Gregory the Great and his teachings on prophecy from his “Homilies on the Prophet Ezekiel” read better than most contemporary teachings on prophecy, yet he is not widely discussed as an influential figure when it comes to the prophetic movement.
Basil the Great and his exposition on understanding the love of God as a slave, hireling or son could be a revolutionary work for most Christians when it comes to understanding and encountering the love of God. His writings stand up today just as well as Jack Frost, Jack Winter, or Brennan Manning. Macarius the Great and his teaching on the work of the Holy Spirit in the soul carries just as much weight as contemporary classics on the devotional life.
The teachings and lives of these figures have stood, at least for some of them, for 17 centuries. They have influenced church movements and great theologians throughout history. There has rarely been an age of church history that has seen such a concentrated movement that involved both men and women devoting themselves to the deep teachings and practice of life in Christ. Outside of Spain in the 16th century that saw John of the Cross and Teresa of Avila, I don’t think you can find another period quite so influential. If John of the Cross can be named the Doctor of Mystical Theology in the Catholic church, and Teresa of Avila the Doctor of Prayer, perhaps the Evangelical church can discover doctors of wisdom and the spiritual life in the Desert Fathers.
There is a quality of authorship that exists among the main Christian mystics that lends itself to an ageless influence. There are some Christian contemplative authors that were destined to influence their generation, and there are some that are destined to influence every generation. The timeless quality of the desert fathers (and the Spanish mystics John and Teresa) have kept their teachings fresh in each age. Other authors like Hildegard of Bingen and John Ruusbroec had great things to say, but there is something about their writings that saw their influence wane in all but the most devout scholars. Perhaps it is the metaphors they employ (most notably Hildegard’s elaborate angelic encounters and Ruusbroec’s astrological/topographical comparisons), or the issues they speak to, but something about their writings feel like they were destined to find their greatest influence in the age they were written.
The metaphors of fire, water, and light have a transcendent quality that brings life to the modern era reader. From Joseph of Panephysis reflecting on the will of a man becoming enflamed with God, to the hermit in the desert reflecting on the stillness of water and comparing it to the heart steeped in silence, the metaphors employed by the authors in the desert movement are rarely esoteric. They provide profound touching points that communicate deep truth today.

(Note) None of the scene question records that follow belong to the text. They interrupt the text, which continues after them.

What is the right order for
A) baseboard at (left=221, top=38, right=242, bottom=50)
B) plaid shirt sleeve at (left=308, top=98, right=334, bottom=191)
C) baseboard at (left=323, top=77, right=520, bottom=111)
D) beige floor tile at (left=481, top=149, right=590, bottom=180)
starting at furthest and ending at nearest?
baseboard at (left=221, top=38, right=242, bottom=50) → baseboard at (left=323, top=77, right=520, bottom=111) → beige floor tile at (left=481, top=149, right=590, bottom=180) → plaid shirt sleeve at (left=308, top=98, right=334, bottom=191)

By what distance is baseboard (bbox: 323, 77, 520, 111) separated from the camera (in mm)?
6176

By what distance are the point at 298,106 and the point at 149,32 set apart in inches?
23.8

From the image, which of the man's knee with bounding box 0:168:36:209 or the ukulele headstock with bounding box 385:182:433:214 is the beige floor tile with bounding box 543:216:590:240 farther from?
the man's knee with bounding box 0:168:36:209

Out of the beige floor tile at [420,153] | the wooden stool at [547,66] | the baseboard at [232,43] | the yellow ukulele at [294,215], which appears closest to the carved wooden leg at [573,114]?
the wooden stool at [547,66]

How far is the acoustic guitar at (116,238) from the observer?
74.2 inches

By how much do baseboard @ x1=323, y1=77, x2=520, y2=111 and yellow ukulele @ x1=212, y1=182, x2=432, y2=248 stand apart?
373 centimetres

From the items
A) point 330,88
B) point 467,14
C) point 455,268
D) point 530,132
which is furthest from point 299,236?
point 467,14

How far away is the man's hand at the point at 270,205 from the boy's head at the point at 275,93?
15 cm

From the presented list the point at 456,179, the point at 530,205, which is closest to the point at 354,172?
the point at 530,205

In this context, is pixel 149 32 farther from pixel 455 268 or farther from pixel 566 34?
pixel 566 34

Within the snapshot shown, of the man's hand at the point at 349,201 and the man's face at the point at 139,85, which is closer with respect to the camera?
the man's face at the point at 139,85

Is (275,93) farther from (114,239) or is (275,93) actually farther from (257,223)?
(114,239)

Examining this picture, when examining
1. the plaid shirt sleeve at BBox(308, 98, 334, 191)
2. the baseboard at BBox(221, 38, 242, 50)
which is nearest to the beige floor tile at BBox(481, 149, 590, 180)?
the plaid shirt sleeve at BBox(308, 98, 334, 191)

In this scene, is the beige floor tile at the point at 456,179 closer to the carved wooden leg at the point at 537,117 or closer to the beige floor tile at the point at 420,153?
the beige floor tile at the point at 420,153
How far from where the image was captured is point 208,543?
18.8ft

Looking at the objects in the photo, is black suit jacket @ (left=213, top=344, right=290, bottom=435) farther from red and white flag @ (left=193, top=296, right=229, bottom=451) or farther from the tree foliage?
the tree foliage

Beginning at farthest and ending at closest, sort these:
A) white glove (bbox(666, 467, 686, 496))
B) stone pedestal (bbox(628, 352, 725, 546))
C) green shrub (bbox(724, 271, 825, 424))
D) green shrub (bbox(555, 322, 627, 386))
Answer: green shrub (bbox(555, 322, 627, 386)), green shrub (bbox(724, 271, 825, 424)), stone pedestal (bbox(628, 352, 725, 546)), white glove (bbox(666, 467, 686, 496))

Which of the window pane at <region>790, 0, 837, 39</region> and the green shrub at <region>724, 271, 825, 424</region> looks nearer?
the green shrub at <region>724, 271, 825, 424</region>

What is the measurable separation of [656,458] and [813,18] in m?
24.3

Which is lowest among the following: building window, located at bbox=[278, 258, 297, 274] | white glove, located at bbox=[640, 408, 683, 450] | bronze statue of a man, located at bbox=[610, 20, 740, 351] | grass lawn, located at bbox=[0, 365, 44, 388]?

It is not so much the general method of prayer that has had the most impact upon me, but rather the disciplines that would help inform the disposition of the heart. Our inner life is made up of a composite of many different things: history, family of origin, present circumstances, traumatic events (both current and past), future hope, marriage, and many other factors. Absent reflection on the impact these various spheres have upon us, we remain passive responders to what moves us internally. We live externally but are moved by internal issues.
The Desert Fathers and Mothers provide an avenue for understanding the path of re-directing the internal life towards God. The internal disposition of your heart is largely based upon your present choices. Yes, there is room for internal pain and inner wounds, but the decision to deal with the pain of past trauma is largely a choice to dive deep into the heart. Internal conflict that is the result of inner woundedness is never resolved by ignorance, it is, in fact, exacerbated by ignorance.
The spiritual journey is one of healing, then one of wholeness. And wholeness is never about feeling perfect, it is about admitting and coming to grips with the vast chasm between who you think you are and who you actually are. Real wholeness lets go of the need to project ourselves as people that should be loved. This is the power of the gospel, Christ died while we were sinners. He did not die for your perfection, he died for your brokenness.